Jean Lulvès

Jean Lulvès (* 26. November 1833 in Mülhausen (Elsass); † 8. Januar 1889 in Berlin) war ein französisch-deutscher Genremaler. Er schuf vor allem dekorative Werke für große Räume, etwa für den Krönungssaal im Kreml und das Bankhaus Krause in Berlin, und verwendete oft historische Motive, wobei er sich auf das 16. bis 18. Jahrhundert spezialisierte.

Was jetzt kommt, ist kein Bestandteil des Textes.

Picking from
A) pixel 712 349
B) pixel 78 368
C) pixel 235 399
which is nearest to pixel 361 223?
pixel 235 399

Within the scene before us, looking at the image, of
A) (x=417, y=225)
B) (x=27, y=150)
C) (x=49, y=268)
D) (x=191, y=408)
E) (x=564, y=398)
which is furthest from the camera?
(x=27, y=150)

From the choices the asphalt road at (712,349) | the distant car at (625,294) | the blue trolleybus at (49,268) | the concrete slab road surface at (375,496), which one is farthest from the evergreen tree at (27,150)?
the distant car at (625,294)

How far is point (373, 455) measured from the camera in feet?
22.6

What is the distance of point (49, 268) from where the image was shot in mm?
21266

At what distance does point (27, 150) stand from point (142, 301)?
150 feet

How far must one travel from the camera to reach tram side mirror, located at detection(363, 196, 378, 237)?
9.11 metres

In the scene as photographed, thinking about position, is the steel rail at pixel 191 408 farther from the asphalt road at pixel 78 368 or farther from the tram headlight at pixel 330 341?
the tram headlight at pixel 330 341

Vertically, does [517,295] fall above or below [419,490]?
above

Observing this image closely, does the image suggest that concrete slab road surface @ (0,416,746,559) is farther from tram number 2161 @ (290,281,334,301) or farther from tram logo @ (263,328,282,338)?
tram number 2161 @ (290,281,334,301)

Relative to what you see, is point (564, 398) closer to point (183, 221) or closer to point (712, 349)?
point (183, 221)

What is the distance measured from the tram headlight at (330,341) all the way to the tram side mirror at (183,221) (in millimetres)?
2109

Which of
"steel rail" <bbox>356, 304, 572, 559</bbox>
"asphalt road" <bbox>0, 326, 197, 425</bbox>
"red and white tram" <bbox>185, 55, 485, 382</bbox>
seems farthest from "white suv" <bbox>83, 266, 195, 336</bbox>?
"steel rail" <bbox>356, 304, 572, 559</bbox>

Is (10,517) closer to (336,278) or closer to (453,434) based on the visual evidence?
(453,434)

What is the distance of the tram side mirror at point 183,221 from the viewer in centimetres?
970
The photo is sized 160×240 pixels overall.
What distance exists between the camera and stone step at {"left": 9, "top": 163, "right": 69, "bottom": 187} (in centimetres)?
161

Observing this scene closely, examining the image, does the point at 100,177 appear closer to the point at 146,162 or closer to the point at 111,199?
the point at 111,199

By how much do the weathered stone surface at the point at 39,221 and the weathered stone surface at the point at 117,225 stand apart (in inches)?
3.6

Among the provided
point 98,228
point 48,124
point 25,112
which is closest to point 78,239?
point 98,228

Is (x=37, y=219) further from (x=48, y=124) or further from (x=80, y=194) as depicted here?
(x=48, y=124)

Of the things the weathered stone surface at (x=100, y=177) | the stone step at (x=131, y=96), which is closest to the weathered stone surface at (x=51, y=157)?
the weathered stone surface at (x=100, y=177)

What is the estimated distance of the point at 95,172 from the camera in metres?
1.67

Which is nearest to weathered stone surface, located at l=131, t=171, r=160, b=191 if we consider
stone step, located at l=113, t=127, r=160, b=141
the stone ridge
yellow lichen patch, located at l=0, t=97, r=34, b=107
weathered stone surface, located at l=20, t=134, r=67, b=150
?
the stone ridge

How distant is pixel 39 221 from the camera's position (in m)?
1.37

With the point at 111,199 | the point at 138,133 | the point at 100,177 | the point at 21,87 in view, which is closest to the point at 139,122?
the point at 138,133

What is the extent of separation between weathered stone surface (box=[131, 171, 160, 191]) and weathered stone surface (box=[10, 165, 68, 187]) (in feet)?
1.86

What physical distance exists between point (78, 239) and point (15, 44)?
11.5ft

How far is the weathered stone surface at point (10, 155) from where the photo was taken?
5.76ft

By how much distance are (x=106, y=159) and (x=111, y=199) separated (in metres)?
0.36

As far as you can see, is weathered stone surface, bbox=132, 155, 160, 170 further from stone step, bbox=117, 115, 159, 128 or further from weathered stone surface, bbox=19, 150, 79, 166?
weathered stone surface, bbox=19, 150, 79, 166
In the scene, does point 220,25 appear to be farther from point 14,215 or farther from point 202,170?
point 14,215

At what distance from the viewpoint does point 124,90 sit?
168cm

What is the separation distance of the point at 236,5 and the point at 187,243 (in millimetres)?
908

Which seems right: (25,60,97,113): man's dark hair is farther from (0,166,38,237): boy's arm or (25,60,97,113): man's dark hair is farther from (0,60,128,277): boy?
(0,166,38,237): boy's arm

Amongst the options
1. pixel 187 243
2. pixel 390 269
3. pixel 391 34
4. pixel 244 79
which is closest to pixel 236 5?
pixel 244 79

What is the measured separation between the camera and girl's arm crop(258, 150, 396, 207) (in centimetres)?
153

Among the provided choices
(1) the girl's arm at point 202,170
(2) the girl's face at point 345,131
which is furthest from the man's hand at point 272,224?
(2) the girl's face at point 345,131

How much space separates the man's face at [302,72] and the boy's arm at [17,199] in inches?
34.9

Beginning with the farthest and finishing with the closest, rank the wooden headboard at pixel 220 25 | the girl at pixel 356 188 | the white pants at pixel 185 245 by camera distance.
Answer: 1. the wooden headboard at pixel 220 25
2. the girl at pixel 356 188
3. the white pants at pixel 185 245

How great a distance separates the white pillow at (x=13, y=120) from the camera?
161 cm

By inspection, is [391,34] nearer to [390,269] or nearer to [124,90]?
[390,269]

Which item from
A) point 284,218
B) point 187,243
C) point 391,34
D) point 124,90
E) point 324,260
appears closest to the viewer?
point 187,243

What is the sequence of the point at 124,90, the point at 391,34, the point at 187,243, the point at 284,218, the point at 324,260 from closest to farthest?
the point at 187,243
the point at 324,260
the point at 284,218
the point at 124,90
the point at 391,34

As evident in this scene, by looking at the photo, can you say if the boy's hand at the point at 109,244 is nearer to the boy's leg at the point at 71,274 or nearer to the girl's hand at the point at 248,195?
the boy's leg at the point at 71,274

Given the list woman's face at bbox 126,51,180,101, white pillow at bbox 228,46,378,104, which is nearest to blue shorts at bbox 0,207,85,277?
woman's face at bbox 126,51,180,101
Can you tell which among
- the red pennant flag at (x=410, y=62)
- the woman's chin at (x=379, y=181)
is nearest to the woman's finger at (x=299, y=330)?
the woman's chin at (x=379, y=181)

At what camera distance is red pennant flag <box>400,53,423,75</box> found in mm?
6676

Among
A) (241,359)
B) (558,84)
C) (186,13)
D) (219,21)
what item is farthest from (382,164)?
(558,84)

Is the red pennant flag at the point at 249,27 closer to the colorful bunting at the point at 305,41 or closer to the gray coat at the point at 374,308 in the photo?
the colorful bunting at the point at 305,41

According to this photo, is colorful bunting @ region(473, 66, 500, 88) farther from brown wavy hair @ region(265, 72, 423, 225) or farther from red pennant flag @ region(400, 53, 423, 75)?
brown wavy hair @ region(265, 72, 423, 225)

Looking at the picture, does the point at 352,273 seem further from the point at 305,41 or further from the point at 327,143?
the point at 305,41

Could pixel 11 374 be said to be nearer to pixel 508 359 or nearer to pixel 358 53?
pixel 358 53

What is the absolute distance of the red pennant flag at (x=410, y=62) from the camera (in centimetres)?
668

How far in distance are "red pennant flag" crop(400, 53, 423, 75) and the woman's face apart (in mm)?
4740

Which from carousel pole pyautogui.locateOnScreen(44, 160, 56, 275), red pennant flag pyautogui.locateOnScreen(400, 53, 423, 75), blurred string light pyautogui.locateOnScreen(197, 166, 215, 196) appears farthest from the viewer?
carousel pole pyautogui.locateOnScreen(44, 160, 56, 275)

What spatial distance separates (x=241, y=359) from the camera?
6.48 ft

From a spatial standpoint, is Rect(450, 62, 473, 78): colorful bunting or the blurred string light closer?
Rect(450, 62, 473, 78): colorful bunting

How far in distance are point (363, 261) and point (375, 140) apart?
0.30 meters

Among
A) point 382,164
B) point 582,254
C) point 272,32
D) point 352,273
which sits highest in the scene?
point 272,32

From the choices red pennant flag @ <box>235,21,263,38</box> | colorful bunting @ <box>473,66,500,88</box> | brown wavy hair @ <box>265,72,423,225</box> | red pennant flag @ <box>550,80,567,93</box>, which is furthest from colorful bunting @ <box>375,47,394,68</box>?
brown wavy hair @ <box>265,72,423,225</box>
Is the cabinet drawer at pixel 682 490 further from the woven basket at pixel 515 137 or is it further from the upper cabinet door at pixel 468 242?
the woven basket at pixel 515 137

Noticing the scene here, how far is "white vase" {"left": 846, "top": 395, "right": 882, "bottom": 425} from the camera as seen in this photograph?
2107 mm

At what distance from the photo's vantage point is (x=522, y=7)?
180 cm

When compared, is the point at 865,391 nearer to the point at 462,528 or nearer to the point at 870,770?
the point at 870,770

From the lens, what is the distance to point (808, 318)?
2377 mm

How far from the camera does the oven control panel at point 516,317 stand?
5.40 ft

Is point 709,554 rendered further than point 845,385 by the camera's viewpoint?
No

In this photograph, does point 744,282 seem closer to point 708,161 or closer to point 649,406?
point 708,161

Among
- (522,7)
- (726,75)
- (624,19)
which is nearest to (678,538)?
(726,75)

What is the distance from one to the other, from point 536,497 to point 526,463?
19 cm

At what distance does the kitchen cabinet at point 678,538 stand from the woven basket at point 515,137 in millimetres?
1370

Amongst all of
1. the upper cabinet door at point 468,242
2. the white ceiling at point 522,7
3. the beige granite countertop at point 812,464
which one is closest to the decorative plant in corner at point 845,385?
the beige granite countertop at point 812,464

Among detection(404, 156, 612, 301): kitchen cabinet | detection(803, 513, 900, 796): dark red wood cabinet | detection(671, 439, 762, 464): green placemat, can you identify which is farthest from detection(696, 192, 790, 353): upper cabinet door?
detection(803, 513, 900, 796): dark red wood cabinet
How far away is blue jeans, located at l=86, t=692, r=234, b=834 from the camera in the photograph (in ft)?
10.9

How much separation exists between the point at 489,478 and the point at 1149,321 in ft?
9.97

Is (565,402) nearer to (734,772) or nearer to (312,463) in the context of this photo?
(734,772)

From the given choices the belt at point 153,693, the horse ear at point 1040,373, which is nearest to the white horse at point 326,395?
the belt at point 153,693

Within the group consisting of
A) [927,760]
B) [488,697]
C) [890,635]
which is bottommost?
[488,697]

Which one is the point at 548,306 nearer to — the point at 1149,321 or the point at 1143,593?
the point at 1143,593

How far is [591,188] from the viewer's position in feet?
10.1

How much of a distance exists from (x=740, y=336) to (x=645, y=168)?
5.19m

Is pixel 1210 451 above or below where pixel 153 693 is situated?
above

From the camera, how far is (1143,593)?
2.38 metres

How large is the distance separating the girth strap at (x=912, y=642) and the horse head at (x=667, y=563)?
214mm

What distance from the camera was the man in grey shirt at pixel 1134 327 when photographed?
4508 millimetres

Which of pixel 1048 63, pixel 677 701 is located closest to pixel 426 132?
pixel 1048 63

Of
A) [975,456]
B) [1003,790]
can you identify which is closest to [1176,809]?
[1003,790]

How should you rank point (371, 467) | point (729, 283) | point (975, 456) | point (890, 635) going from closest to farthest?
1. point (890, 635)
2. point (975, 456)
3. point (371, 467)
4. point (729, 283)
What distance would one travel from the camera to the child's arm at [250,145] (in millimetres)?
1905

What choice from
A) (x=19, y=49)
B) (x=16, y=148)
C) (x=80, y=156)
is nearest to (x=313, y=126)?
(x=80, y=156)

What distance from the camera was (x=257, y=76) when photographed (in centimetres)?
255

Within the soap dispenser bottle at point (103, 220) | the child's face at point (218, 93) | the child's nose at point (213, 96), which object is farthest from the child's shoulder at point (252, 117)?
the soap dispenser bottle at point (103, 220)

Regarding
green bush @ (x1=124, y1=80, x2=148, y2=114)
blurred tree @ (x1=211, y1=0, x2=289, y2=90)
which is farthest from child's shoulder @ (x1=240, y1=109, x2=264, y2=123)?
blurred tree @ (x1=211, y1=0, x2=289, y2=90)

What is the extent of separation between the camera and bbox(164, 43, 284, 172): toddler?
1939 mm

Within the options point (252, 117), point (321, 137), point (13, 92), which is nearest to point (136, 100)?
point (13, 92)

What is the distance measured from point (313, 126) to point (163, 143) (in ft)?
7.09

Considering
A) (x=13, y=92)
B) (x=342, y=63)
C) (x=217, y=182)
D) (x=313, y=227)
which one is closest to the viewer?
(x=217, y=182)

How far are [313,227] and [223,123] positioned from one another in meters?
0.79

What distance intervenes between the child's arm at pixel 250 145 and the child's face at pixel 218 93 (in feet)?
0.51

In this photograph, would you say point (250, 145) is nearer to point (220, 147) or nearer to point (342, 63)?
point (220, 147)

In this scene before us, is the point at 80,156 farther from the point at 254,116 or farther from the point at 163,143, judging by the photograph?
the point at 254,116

Lulvès verdiente sein Geld zunächst als Ingenieur in Frankreich, Belgien und Deutschland. Ab 1862 studierte er bei Carl Steffeck in Berlin, 1863/64 war er Mitarbeiter von Baron Moller auf der Insel Ösel. Von dort begab er sich nach Moskau und wirkte an der Dekoration des Alexander- Newsky-Saales im Kreml mit. 1865 hielt er sich in Rom auf. Danach kehrte er wieder nach Berlin zurück. Hier übernahm er die Ausgestaltung des Ballsaals des Bankhauses Krause mit Wachsfarbenbildern. Ab 1862 beschickte er regelmäßig die Akademieausstellungen mit Genrebildern.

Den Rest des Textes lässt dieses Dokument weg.